La plainte déposée en juin 2019 fait suite à un travail de documentation réalisé par SCM et la FIDH au cours des trois dernières années sur les graves exactions commises par Jaysh al Islam : exécutions sommaires, enlèvements, séquestrations, et recours à la torture de manière systématique contre des femmes, des enfants et des hommes. Le groupe a visé des personnes soupçonnées de complicité avec le régime, mais également des civils, accusés de ne pas avoir une application suffisamment rigoriste de la Charia imposée par le groupe, ou en raison de leur appartenance à des minorités religieuses.
« Il convient de rappeler que le travail conjoint de SCM, la FIDH et la LDH, aux côtés d’Obeida Dabbagh, a abouti à l’émission par des juges d’instruction français de mandats d’arrêts internationaux, en octobre 2018, contre trois hauts responsables du régime syrien : Ali Mamlouk, Jamil Hassan et Abdel Salam Mahmoud. Ils sont accusés de complicité de crimes contre l’humanité, liés à la disparition, à la torture et à la mort de deux ressortissants franco-syriens : Mazen et Patrick Dabbagh, et de crimes de guerre concernant Abdel Salam Mahmoud. Père et fils, ils avaient été arrêtés puis détenus à Mezzeh par des agents du renseignement de l’armée de l’air syrienne en novembre 2013 » a souligné Patrick Baudouin, avocat et Président d’honneur de la FIDH.
« L’inculpation d’un ancien haut responsable de Jaysh Al Islam, après l’ouverture d’informations judiciaires ou de procès visant des membres du régime de Bashar Al Assad et de l’État Islamique, ouvre une nouvelle page dans le jugement des crimes internationaux commis en Syrie depuis 2011 »

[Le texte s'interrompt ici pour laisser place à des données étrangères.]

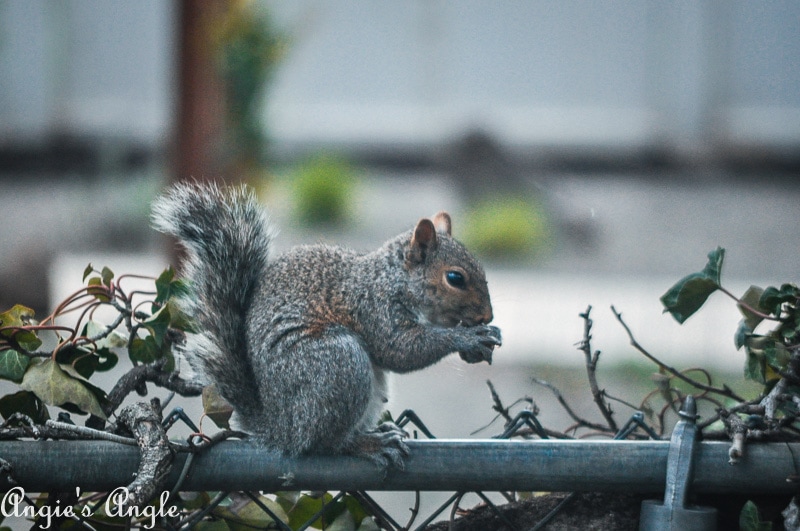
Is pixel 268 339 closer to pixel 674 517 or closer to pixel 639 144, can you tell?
pixel 674 517

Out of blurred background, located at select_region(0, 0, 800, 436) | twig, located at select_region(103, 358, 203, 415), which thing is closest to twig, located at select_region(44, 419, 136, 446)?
twig, located at select_region(103, 358, 203, 415)

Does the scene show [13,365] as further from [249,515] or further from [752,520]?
[752,520]

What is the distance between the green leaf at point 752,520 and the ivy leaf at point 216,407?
19.5 inches

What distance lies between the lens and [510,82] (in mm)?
7293

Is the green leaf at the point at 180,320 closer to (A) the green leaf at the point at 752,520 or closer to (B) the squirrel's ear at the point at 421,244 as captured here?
(B) the squirrel's ear at the point at 421,244

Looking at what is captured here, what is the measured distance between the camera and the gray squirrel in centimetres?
95

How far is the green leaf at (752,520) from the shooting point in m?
0.76

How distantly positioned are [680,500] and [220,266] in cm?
52

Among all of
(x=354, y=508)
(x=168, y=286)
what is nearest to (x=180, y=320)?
(x=168, y=286)

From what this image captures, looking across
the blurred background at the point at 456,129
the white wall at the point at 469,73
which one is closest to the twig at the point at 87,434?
the blurred background at the point at 456,129

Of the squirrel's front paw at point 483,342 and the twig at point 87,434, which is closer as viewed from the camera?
the twig at point 87,434

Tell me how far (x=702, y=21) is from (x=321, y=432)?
22.8ft

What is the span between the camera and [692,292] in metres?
0.90

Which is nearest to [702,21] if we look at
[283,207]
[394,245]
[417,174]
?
[417,174]
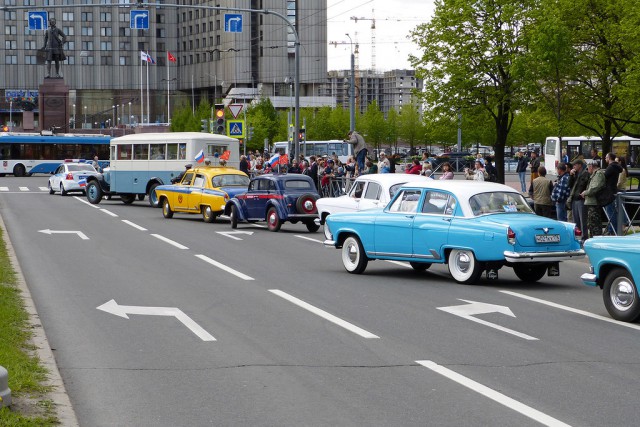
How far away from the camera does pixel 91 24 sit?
149 metres

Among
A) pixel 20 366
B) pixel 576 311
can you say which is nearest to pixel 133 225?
pixel 576 311

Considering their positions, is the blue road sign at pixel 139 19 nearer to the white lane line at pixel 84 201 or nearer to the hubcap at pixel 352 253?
the white lane line at pixel 84 201

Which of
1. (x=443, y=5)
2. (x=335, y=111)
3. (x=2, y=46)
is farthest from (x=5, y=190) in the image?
(x=2, y=46)

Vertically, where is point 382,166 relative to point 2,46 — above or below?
below

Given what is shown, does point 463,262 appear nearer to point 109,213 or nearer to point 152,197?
point 109,213

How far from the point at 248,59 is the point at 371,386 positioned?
136 metres

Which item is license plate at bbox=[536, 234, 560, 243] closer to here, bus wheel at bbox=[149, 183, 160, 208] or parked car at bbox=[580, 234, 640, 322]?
parked car at bbox=[580, 234, 640, 322]

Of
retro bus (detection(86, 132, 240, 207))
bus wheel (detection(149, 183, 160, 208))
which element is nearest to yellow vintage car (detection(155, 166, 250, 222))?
bus wheel (detection(149, 183, 160, 208))

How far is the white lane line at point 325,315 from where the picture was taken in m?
11.7

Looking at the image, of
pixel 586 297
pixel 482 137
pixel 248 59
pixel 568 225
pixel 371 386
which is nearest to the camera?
pixel 371 386

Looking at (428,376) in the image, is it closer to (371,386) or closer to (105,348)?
(371,386)

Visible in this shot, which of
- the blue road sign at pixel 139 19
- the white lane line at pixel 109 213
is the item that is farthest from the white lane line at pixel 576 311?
the blue road sign at pixel 139 19

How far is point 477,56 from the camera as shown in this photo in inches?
1796

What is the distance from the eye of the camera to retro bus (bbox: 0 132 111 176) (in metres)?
76.9
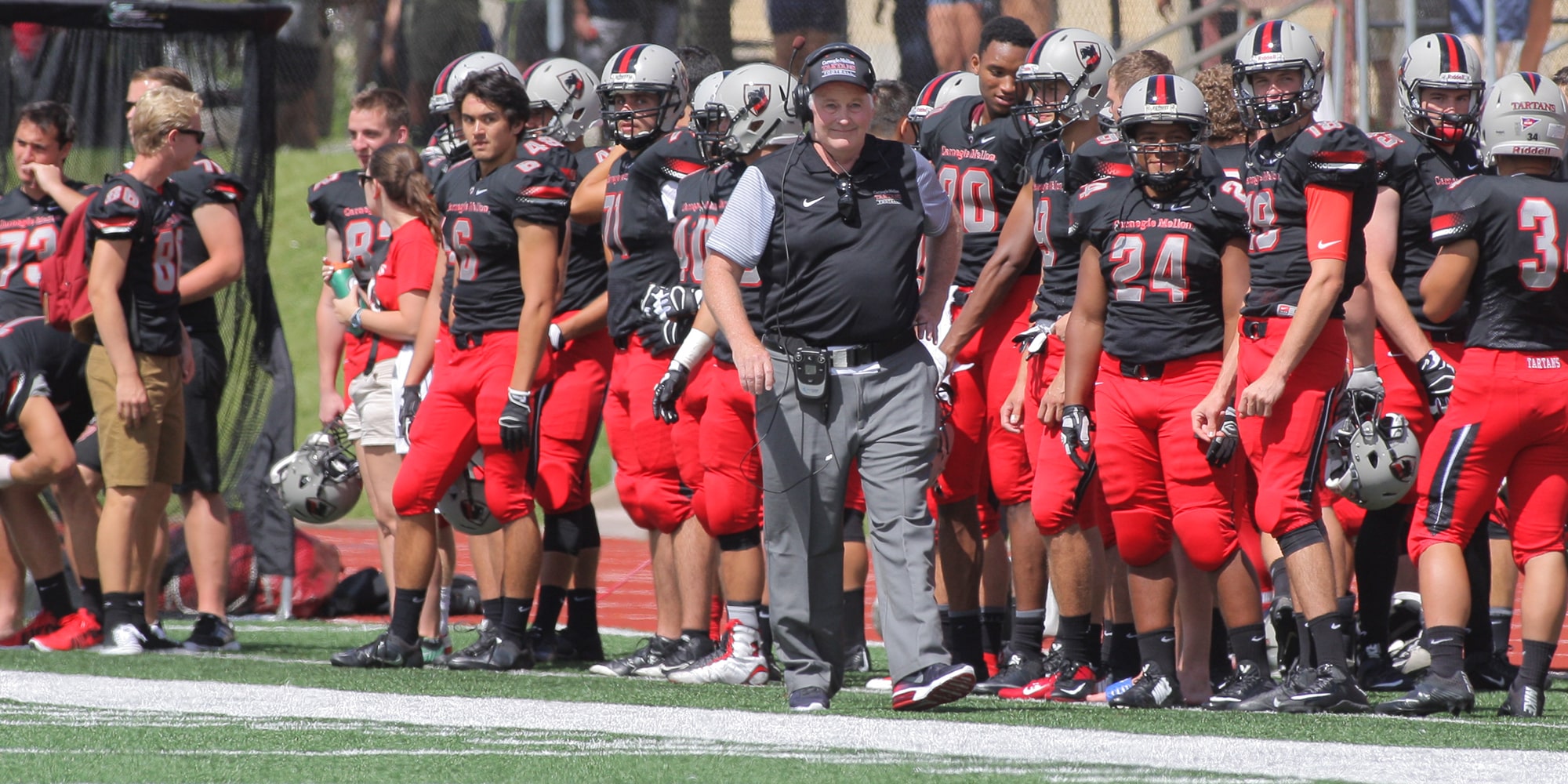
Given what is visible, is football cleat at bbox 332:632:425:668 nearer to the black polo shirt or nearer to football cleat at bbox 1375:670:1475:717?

« Nous ne doutons pas que cette information judiciaire permettra de contribuer à faire la lumière sur les graves crimes commis par Jaysh al Islam, ainsi que sur la disparition de la célèbre avocate et activiste des droits humains Razan Zaitouneh, son mari Waël, et leurs deux collègues. L’engagement pacifique de Razan, sa droiture, ses valeurs, sont restés emblématiques des espoirs portés à ses débuts par le soulèvement démocratique syrien. Il est temps que les syriens sachent enfin ce qui lui est arrivé » note enfin Clémence Bectarte, avocate et coordinatrice du Groupe d’action judiciaire de la FIDH.